Abstract

Prior studies have shown that psychotic experiences are prospectively associated with an increased risk of suicidality. However, it is unclear whether this association is causal or arises from shared risk factors. Furthermore, little is known about the association between psychotic experiences and non-suicidal self-injury (NSSI). We used data from two independent samples of young adolescents, which we analyzed separately. In a population-based cohort, data on hallucinatory experiences and suicidality were collected at ages 10 and 14years (N=3435).
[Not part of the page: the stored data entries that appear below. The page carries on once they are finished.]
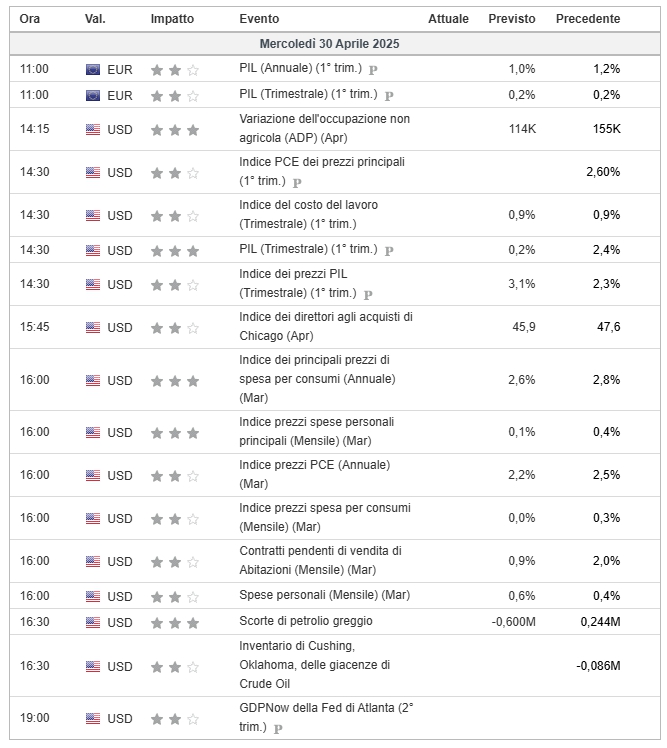 | Ora | Val. | Impatto | Evento | Attuale | Previsto | Precedente |
|---|---|---|---|---|---|---|
| Mercoledì 30 Aprile 2025 | | | | | | |
| 11:00 | EUR | | PIL (Annuale) (1° trim.) P | | 1,0% | 1,2% |
| 11:00 | EUR | | PIL (Trimestrale) (1° trim.) P | | 0,2% | 0,2% |
| 14:15 | USD | | Variazione dell'occupazione non agricola (ADP) (Apr) | | 114K | 155K |
| 14:30 | USD | | Indice PCE dei prezzi principali (1° trim.) P | | | 2,60% |
| 14:30 | USD | | Indice del costo del lavoro (Trimestrale) (1° trim.) | | 0,9% | 0,9% |
| 14:30 | USD | | PIL (Trimestrale) (1° trim.) P | | 0,2% | 2,4% |
| 14:30 | USD | | Indice dei prezzi PIL (Trimestrale) (1° trim.) P | | 3,1% | 2,3% |
| 15:45 | USD | | Indice dei direttori agli acquisti di Chicago (Apr) | | 45,9 | 47,6 |
| 16:00 | USD | | Indice dei principali prezzi di spesa per consumi (Annuale) (Mar) | | 2,6% | 2,8% |
| 16:00 | USD | | Indice prezzi spese personali principali (Mensile) (Mar) | | 0,1% | 0,4% |
| 16:00 | USD | | Indice prezzi PCE (Annuale) (Mar) | | 2,2% | 2,5% |
| 16:00 | USD | | Indice prezzi spesa per consumi (Mensile) (Mar) | | 0,0% | 0,3% |
| 16:00 | USD | | Contratti pendenti di vendita di Abitazioni (Mensile) (Mar) | | 0,9% | 2,0% |
| 16:00 | USD | | Spese personali (Mensile) (Mar) | | 0,6% | 0,4% |
| 16:30 | USD | | Scorte di petrolio greggio | | -0,600M | 0,244M |
| 16:30 | USD | | Inventario di Cushing, Oklahoma, delle giacenze di Crude Oil | | | -0,086M |
| 19:00 | USD | | GDPNow della Fed di Atlanta (2° trim.) P | | | |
In a cross-sectional study of a population oversampled for elevated psychopathology levels, psychotic experiences, suicidality, and NSSI were assessed at age 15years (N=910). Analyses were adjusted for sociodemographic covariates, maternal psychopathology, intelligence, childhood adversity, and mental health problems. Psychotic experiences were prospectively associated with an increased risk of suicidality, even when considering self-harm ideation at baseline. Furthermore, persistent and incident, but not remittent, patterns of psychotic experiences were related to an increased burden of suicidality. Self-harm ideation was also prospectively associated with the risk for psychotic experiences, although of smaller magnitude and only by self-report. Among at-risk adolescents, psychotic experiences were cross-sectionally associated with a greater burden of suicidality and a higher frequency of NSSI events, with more extensive tissue damage. Psychotic experiences are longitudinally associated with suicidality beyond the effects of shared risk factors. We also found modest support for reverse temporality, which warrants further investigation. Overall, our findings highlight the importance of assessing psychotic experiences as an index of risk for suicidality and NSSI.